• _Task statement_:
Select, from the data, each line where "vote" occurs.

• _Given data_:
--- --- ---

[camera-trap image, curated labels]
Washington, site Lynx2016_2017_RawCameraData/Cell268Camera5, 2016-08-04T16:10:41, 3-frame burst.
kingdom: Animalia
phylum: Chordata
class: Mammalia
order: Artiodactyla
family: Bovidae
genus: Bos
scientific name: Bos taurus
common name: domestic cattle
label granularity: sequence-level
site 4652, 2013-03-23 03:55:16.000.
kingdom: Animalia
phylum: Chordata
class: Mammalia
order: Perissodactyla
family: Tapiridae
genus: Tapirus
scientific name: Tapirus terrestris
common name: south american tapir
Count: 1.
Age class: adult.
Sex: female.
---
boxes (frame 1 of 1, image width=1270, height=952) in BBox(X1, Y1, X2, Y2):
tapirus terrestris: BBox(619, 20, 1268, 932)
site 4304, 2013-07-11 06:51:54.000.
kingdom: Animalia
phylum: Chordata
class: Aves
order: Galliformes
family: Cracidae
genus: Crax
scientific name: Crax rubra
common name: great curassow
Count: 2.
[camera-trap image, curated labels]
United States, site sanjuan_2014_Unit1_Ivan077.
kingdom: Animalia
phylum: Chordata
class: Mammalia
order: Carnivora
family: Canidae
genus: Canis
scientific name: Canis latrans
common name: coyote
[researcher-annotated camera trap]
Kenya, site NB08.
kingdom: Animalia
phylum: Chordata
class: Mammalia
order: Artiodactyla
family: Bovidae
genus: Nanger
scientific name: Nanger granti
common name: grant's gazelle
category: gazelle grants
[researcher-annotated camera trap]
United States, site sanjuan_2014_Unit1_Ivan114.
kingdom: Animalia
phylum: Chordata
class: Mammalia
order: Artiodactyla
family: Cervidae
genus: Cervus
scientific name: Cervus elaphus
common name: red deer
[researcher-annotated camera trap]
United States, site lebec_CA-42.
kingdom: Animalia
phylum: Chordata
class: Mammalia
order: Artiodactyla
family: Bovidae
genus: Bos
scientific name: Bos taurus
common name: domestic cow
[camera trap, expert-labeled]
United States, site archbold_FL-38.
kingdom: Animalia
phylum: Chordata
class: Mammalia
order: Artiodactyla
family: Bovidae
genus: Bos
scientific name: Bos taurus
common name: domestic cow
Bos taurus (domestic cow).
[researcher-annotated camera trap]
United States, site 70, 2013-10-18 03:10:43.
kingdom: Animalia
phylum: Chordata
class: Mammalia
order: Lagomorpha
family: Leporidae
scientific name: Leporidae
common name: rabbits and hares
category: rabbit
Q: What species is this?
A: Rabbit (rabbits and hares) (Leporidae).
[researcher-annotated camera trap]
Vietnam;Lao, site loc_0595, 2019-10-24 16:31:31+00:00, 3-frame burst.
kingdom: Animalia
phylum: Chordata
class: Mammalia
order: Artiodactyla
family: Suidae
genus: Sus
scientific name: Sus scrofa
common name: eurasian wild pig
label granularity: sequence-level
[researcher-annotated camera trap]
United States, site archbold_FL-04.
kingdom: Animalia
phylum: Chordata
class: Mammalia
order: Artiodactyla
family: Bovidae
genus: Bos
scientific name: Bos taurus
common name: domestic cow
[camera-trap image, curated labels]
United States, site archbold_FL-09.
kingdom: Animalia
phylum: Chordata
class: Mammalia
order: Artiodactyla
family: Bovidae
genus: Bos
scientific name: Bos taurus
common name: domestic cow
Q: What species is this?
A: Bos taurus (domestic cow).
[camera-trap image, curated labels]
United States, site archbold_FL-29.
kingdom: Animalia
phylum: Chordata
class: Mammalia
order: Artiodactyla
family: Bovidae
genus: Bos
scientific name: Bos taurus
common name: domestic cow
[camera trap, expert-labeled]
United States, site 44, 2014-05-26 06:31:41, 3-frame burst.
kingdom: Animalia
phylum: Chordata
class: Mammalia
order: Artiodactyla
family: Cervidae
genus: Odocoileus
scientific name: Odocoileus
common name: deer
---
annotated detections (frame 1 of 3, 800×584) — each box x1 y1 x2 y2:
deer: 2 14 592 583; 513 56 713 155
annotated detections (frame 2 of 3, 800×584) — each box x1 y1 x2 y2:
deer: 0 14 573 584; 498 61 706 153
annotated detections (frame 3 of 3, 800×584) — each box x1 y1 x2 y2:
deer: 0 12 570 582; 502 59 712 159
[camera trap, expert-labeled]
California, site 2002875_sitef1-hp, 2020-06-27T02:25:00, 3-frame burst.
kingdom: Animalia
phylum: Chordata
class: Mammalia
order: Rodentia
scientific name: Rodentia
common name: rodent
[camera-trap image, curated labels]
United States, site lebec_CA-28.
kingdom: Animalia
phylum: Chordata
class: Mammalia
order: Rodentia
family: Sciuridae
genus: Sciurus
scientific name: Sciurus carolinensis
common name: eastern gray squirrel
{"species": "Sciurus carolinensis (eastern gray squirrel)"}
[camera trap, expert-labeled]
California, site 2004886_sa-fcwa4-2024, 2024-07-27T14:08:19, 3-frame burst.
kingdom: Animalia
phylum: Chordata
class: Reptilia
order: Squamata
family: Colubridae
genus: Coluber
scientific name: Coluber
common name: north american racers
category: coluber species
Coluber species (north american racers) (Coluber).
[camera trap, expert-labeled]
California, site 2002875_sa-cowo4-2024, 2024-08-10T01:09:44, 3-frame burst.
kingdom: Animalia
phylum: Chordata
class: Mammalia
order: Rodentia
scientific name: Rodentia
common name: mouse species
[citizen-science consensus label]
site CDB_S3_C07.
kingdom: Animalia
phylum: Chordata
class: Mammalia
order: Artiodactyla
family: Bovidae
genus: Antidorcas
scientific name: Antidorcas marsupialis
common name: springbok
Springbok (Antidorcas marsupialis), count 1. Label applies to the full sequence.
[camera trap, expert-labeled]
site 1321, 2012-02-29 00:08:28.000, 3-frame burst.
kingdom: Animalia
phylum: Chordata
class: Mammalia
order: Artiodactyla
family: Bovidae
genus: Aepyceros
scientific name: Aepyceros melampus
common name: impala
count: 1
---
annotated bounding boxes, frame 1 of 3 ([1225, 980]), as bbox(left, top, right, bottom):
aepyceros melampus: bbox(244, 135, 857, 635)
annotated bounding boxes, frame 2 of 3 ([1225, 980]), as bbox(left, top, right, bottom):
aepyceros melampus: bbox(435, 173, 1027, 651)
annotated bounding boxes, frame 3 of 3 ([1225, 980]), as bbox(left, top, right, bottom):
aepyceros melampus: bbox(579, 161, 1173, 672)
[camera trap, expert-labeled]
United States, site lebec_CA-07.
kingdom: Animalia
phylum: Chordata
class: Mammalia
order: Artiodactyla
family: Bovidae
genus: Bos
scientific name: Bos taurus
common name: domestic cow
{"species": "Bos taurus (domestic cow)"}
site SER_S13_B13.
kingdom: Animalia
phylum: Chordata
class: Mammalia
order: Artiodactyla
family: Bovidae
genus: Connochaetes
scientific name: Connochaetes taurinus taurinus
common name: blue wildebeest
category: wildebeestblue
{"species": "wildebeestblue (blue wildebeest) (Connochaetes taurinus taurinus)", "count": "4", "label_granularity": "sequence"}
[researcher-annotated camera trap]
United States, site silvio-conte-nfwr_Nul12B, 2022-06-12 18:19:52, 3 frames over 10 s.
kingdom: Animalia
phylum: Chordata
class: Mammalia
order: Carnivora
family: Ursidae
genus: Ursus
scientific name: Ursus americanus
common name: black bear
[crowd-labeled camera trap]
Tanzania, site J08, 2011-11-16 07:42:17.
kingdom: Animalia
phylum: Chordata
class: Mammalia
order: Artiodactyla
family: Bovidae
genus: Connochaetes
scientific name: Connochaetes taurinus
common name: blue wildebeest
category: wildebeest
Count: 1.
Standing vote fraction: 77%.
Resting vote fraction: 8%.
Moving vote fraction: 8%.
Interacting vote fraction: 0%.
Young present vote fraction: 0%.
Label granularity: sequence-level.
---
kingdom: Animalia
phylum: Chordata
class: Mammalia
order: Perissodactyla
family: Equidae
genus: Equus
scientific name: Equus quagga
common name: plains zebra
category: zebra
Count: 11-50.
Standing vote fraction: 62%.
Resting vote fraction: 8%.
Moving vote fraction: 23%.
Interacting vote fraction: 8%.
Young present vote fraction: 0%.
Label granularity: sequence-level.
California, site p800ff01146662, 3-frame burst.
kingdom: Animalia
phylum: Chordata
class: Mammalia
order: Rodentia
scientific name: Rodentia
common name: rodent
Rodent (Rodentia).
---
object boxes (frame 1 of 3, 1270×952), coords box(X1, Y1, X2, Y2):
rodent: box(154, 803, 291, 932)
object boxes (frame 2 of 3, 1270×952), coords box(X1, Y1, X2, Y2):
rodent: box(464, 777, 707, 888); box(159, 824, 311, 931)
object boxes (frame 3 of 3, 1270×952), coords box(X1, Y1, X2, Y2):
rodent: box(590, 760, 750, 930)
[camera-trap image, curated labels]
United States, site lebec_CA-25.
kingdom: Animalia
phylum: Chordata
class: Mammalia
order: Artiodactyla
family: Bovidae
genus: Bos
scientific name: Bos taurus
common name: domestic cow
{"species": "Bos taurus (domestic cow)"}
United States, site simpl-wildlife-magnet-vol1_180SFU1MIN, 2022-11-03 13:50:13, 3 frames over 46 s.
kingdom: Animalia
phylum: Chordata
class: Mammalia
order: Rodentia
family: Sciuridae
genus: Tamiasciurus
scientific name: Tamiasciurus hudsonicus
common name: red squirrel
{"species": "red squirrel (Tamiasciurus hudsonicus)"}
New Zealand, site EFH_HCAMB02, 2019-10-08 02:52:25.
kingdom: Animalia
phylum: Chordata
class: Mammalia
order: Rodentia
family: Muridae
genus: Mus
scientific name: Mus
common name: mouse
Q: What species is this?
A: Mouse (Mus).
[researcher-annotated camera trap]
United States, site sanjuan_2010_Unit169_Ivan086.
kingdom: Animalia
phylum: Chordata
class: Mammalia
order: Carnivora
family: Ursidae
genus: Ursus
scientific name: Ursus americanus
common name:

--- --- ---

• _Answer_:
Standing vote fraction: 77%.
Resting vote fraction: 8%.
Moving vote fraction: 8%.
Interacting vote fraction: 0%.
Young present vote fraction: 0%.
Standing vote fraction: 62%.
Resting vote fraction: 8%.
Moving vote fraction: 23%.
Interacting vote fraction: 8%.
Young present vote fraction: 0%.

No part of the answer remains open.